От этого разговора про болезни Вале сделалось не то чтобы приятно, а спокойно. Такие разговоры ей были привычны и как-то по-своему утешительны. Может быть, потому что хворь и смерть, если о них решаешься говорить, делаются уже не такими пугающими.
— Вот тут у меня копилочка,— баба Таня открыла шкаф, достала целлофановый пакет, в котором лежали мотки широкого кружева и разноцветных капроновых лент.— Тебе, Надьке мать маленьким коски плела…
Из тёмного свёртка баба Таня извлекла нетуго скатанный эластичный бинт, а в нём, в свою очередь, оказался аккуратный пакетик с застёжкой.
— Во-от.
На клетчатый диванный плед одна за другой ложились согнутые плавной дугой фиолетовосерые бумажки.
Зимой эти деньги нужны были Вале на дрова, на лекарства для Дениса и Ритки, на лишнюю пару тёплых колготок для себя. Теперь на дворе стояло благодатное майское тепло, в доме было хоть по-прежнему сыровато и забардаченно, однако жить вполне можно, и на огороде были посажены картошка, зелень, кабачки — с голоду никто не помрёт. И показалось Вале в первую минуту, что все эти лежащие на пледе купюры — лишние, ненужные, какие-то несвоевременные.
Баба Таня любовно погладила бумажки обеими руками.
— Тут, Валечка, конечно, на похороны много. На смерть-то мне пятьдесят хватит с лихвой. Ну, конечно, поминки, столовую там… Пусть помянут люди Бушину Татьяну Анатольевну. А остальные бери.

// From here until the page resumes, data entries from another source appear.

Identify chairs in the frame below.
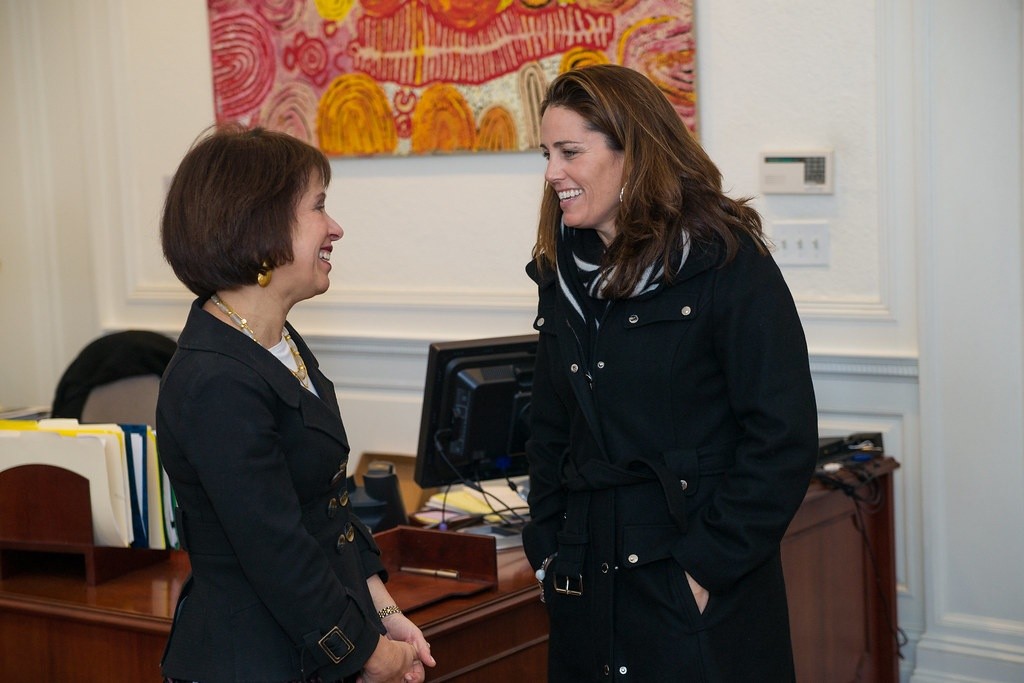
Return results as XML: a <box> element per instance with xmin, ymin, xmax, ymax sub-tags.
<box><xmin>51</xmin><ymin>329</ymin><xmax>183</xmax><ymax>431</ymax></box>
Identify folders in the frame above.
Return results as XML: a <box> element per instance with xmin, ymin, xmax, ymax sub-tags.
<box><xmin>1</xmin><ymin>419</ymin><xmax>181</xmax><ymax>553</ymax></box>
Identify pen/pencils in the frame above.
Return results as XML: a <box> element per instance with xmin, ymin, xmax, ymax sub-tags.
<box><xmin>400</xmin><ymin>565</ymin><xmax>461</xmax><ymax>580</ymax></box>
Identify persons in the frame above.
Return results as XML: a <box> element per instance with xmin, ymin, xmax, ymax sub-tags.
<box><xmin>155</xmin><ymin>124</ymin><xmax>436</xmax><ymax>683</ymax></box>
<box><xmin>522</xmin><ymin>63</ymin><xmax>818</xmax><ymax>683</ymax></box>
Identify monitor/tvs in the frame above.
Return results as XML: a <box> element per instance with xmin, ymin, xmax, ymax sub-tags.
<box><xmin>415</xmin><ymin>333</ymin><xmax>540</xmax><ymax>490</ymax></box>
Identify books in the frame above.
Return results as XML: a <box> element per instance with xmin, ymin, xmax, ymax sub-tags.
<box><xmin>426</xmin><ymin>475</ymin><xmax>530</xmax><ymax>522</ymax></box>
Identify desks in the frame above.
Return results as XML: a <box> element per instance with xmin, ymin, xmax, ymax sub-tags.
<box><xmin>0</xmin><ymin>455</ymin><xmax>901</xmax><ymax>683</ymax></box>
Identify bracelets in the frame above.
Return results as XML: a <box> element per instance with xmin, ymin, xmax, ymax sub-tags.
<box><xmin>535</xmin><ymin>558</ymin><xmax>549</xmax><ymax>603</ymax></box>
<box><xmin>375</xmin><ymin>605</ymin><xmax>402</xmax><ymax>619</ymax></box>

— Куда? — растерянно спросила Валя.— Куда брать-то?
— Как куда? Себе.
Валя умела выбирать короткие маршруты по дворам, чтоб не тратиться на автобус. Умела, как в анекдоте про евреев, готовить три блюда из одной курицы. Умела не выбрасывать ничего и даже рваные капроновые колготки приспосабливать под хранение лука. Умела жить на две тысячи рублей в неделю.
Но куда можно было девать такую прорву денег, как сто тысяч, она не знала. Валера за один раз никогда не приносил больше двадцатки, да и то ведь это были деньги на всех, на семью, а тут — свалившийся на голову подарок только для неё одной. Для неё!
Конечно, можно было накупить хорошей одежды для Ритки, для Валеры, для себя. Обуви крепкой. Или нет. Какая обувь?! Снять нормальную квартиру. Чтобы с ванной, с двумя комнатами, как у тёти Наташи. Шторки сиреневые. Плесенью вонять не будет. А Валере как это сказать?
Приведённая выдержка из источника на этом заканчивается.